Arterial hypertension
Left ventricular hypertrophy
Losartan
Essential arterial hypertension (AHT) is the most prevalent determinant of cardiovascular disease (CVD) in Spain,1-3 although in clinical practice its contribution to the risk of CVD should be analyzed in the light of the overall risk induced by the interaction of different risk determinants (age, sex, plasma lipids, smoking, diabetes, and blood pressure).4 The presence of clinical findings of organic CVD and renal involvement (microalbuminuria, retinopathy, and left ventricular hypertrophy) or clinical diseases associated with AHT identifies groups of patients at particularly high risk in which a stricter control of blood pressure is recommended (in most guidelines <130/85 mm Hg or even less).4-6

The choice of antihypertensive treatment must be individualized based on patient characteristics, especially in higher-risk groups.4-6 Until now, the extraordinary amount of scientific evidence available in the three last decades has suggested that «in hypertension, the most important thing is to lower blood pressure,» regardless of the antihypertensive selected. In this sense, clinical trials comparing different drugs have not documented differences in the prognosis of CVD, particularly the most recent clinical trials in which the effectiveness of classic antihypertensives (diuretics and beta-blockers) was compared to the latest groups (calcium antagonists and angiotensin-converting enzyme inhibitor [ACEIs]).7 Certain reasons may explain the similarities in prognostic behavior. In practice, all of these trials have included groups of hypertensives that are not very high risk and have had a limited duration of follow-up (generally less than 5 years). It is especially relevant that the groups of patients randomly distributed to different drug treatments maintained blood pressure levels within the range of hypertensive values during follow-up and only a scant proportion achieved normal blood pressure. Consequently, it can be speculated that when blood pressure is high, the most important priority is to lower it, to some extent regardless of the drug used. Various experimental and clinical studies, including the HOPE study in patients with high risk CVD (diabetics with another associated risk factor and patients with ischemic heart disease, stroke, or peripheral arteriopathy), MICRO-HOPE in the subgroup of diabetics,8,9 and studies of angiotensin II receptor antagonists (ARA II) in diabetics with nephropathy,10-12 although not AHT studies in the strict sense, suggest that pharmacological intervention on the renin-angiotensin system could enhance protection against CVD in a way that is better than would be expected from reducing blood pressure.
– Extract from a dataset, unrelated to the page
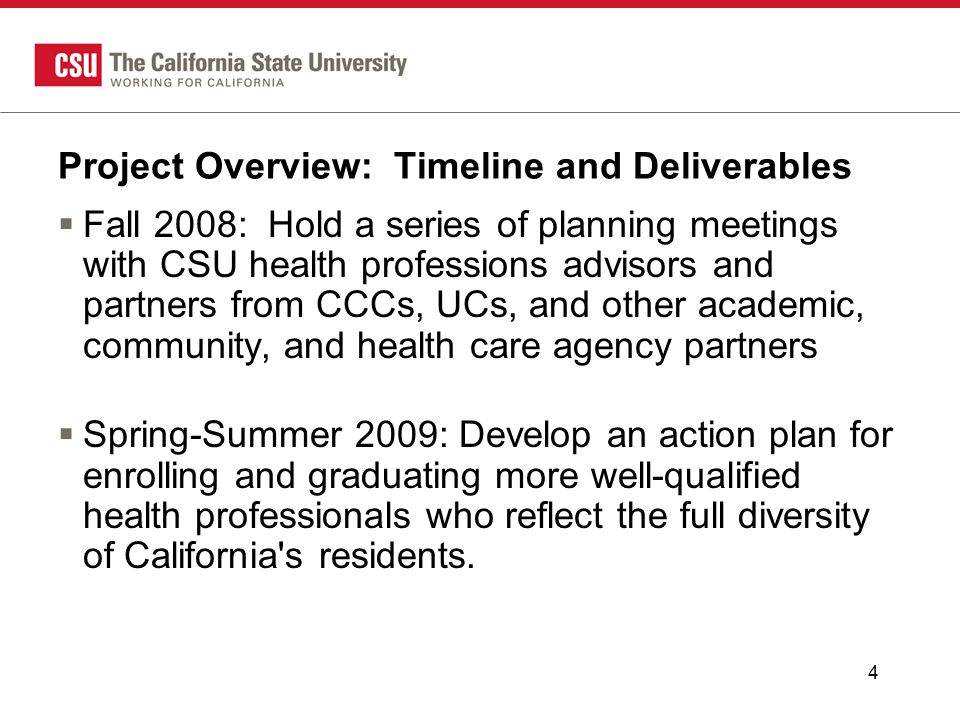 Project Overview: Timeline and Deliverables  Fall 2008: Hold a series of planning meetings with CSU health professions advisors and partners from CCCs, UCs, and other academic, community, and health care agency partners  Spring-Summer 2009: Develop an action plan for enrolling and graduating more well-qualified health professionals who reflect the full diversity of California s residents.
The development of left ventricular hypertrophy (LVH) in AHT is related with demographic factors (age, race, etc.) as well as increased mechanical load (blood pressure levels, particularly the mean of 24 h of systolic blood pressure) and the activity of different mediators and neurohormonal systems.13 Its prevalence in the general population of hypertensive patients varies widely (from 3% to more than 60%) with the characteristics of the group of patients studied, particularly the severity and duration of AHT, diagnostic technique (ECG or ECHO), and criterion used as the cutoff point.14-17 The diagnosis of LVH is a powerful independent predictor of morbidity and mortality due to CVD. In particular, left ventricular mass determined by ECHO in hypertensive patients is a better predictor than any another risk factor, except age, of cardiovascular complications.18-20 The remission of LVH with antihypertensives, determined by ECHO or ECG, has been shown to be associated with a better prognosis in hypertensives and currently is one of the endpoints of AHT treatment.21-23 In this sense, almost all available pharmacological groups for the treatment of AHT have demonstrated their ability to reduce left ventricular mass and, although ACEIs are the pharmacological group most effective in remitting LVH in different meta-analyses, comparative drug studies have not found significant differences.24-26 Until the results of the LIFE study (Losartan Intervention For Endpoint reduction in hypertension study) were published, we did not have prognostic information that would provide us guidance in clinical practice for choosing an appropriate therapy for hypertensives with LVH.27,28

LIFE STUDY

Study characteristics

This randomized, double-blind clinical trial of parallel groups included 9193 patients with essential hypertension ranging in age from 55 to 80 years, with a systolic blood pressure (SBP) of 160 to 200 mm Hg and/or diastolic blood pressure (DBP) of 95 to 115 mm Hg after 1-2 weeks of administration of placebo and electrocardiographic findings of LVH.27 The patients were randomly distributed to therapeutic strategies based on either atenolol or losartan with the aim of achieving blood pressure figures of 140/90 mm Hg. Treatment began with 50 mg/day of each of the compounds, associated with 12.5 mg of hydrochlorothiazide. In patients in whom the blood pressure endpoint was not achieved after a 2-month interval, the dose was increased to 100 mg/day of atenolol or losartan after increasing the diuretic dose (25 mg/day) or adding another antihypertensive (other than ACEIs, ARA II, or beta-blockers). The ECG diagnosis of LVH was made using the product of QRS duration by the Cornell voltage criterion (R in aVL plus S in V3) and the Sokolow-Lyon index, with cutoff points for LVH of >2440 mm×ms and >38 mm, respectively. The sum of episodes of death due to CVD, myocardial infarction, and stroke was considered the primary endpoint of the study.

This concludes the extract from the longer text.